Murió Antonio Raúl Chauvin Roche, colaborador de Odiseo

Antonio Raúl Chauvin Roche, nació el 19 de septiembre de 1952, en la ciudad de Cienfuegos, Cuba. Hijo de Raúl,  músico y de Francisca, maestra y alfabetizadora. En el año 1970 inicia estudios de medicina en La Habana, se gradúa como médico en el año 1976. Es fundador de la Universidad Médica de Cienfuegos, y desde ese año 1982 es trabajador de esa Institución, en la que se desempeñó como docente en las especialidades de Ciencias Básicas de Fisiología y Fisiopatología. Obtiene el título como Especialista de segundo grado en Fisiología. Durante su trayectoria laboral es acreedor de numerosas distinciones y reconocimientos como miembro numerario de la Sociedad Cubana de Ciencias Fisiológicas y miembro de la Asociación de Pedagogos de Cuba. Obtuvo el master en Medicina Bioenergética y Natural en la Atención Primaria de Salud y en Educación Medica Superior. Fue Vanguardia Nacional del sector de la salud por dos años. Cumplió misión en Nicaragua como médico en el año 1991 y 1992. Ostentaba la categoría de profesor auxiliar como docente, lo que le posibilitó partir para la República Popular de Angola, donde estuvo desde el año 2010 hasta el 2012, en la Facultad de Medicina de Beguela, desarrollando una amplia labor científica  y docente. Regresa a Cuba el 25 de diciembre de 2012 y se incorpora a la Universidad Médica de Cienfuegos, como docente, ya tiene 60 años y muchos proyectos de vida sociales y culturales, entre estos la formación de un nuevo grupo musical con el estilo de los ritmos de los años 70, llamados en Cuba de la década del 70, música que amaba profundamente y que interpretaba con calidad. El 20 de mayo  de 2013 trabajó hasta tarde, no subió a dormir junto a su esposa, quien bien entrada la madrugada lo llamó para que se acostara, unas horas después al amanecer fue encontrado en estado grave, en su cuarto de estudio, y fallece el día 21 a las 10.00 am a causa de un accidente vascular encefálico que le provoca una hemorragia cerebromeninjea. Cuba y Cienfuegos pierden a un gran hijo, hombre de inteligencia suprema, incondicional a su profesión y a su familia, de valores humanos insuperables, como colega y amigo, siempre tuvo manifestaciones solidarias, fiel colaborador de la Revista Odiseo, mostró el camino a muchos profesionales para publicar sus resultados.

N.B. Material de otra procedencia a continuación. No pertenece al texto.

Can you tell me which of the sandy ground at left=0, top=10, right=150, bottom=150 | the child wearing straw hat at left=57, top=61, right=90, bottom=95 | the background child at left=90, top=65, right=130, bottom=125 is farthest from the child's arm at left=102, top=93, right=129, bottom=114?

Como autora de esta nota me faltan palabras para significar cuanto significaba esta gran persona para mí, solo me queda decir que lo seguiremos amando desde nuestras metas y proyectos, tú ejemplo es y será por siempre un grato recuerdo. Hasta siempre querido amigo.

Redacto: MSc. María Rosa Núñez González. Cienfuegos, Cuba.